[Records of spatial reasoning questions]
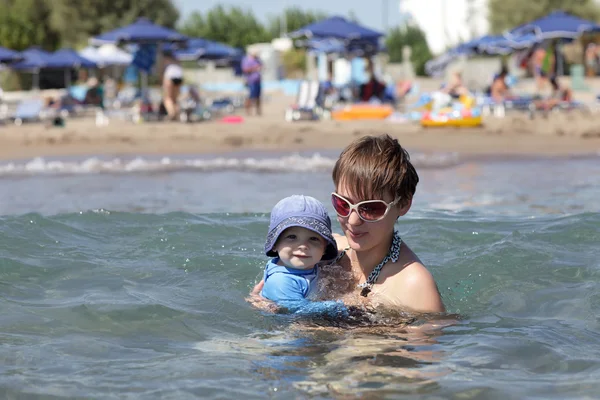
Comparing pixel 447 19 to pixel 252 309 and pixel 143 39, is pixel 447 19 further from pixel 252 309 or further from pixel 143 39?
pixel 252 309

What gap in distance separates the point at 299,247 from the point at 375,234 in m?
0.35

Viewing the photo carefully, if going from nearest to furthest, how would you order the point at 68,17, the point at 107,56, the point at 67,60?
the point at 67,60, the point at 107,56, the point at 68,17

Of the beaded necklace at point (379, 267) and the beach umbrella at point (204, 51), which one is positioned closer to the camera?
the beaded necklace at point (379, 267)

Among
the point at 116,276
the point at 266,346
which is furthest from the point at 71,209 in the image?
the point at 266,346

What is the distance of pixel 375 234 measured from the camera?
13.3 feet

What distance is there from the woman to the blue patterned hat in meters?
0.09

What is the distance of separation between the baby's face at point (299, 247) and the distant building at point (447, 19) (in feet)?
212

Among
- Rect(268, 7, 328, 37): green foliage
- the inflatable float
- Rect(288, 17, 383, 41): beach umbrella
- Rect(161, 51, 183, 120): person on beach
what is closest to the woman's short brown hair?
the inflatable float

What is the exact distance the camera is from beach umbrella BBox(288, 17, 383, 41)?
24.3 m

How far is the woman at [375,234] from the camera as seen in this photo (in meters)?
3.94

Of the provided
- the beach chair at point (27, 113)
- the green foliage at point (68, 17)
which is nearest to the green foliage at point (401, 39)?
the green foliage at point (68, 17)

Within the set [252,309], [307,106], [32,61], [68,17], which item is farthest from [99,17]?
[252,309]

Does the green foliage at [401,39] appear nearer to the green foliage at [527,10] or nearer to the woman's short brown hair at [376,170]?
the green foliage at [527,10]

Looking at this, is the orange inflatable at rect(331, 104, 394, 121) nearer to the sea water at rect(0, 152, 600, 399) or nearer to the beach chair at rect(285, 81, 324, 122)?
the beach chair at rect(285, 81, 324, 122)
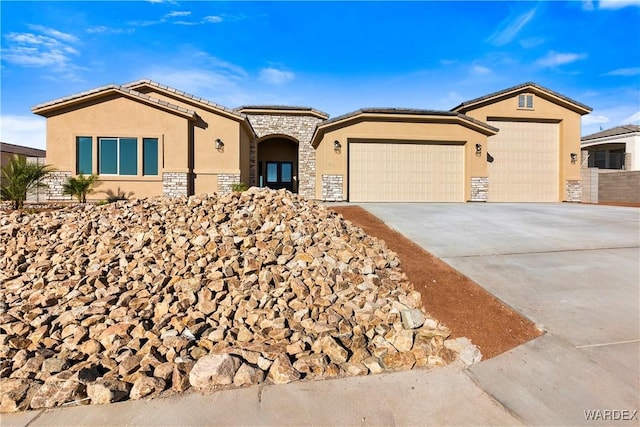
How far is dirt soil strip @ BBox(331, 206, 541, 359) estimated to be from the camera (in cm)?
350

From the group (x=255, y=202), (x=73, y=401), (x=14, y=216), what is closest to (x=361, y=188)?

## Job
Which lines above contain the word "beaded"? Extract each of them in full.

## Completed exercise
Of the beaded necklace at point (379, 267) and the beach umbrella at point (204, 51), which one is positioned closer to the camera?
the beaded necklace at point (379, 267)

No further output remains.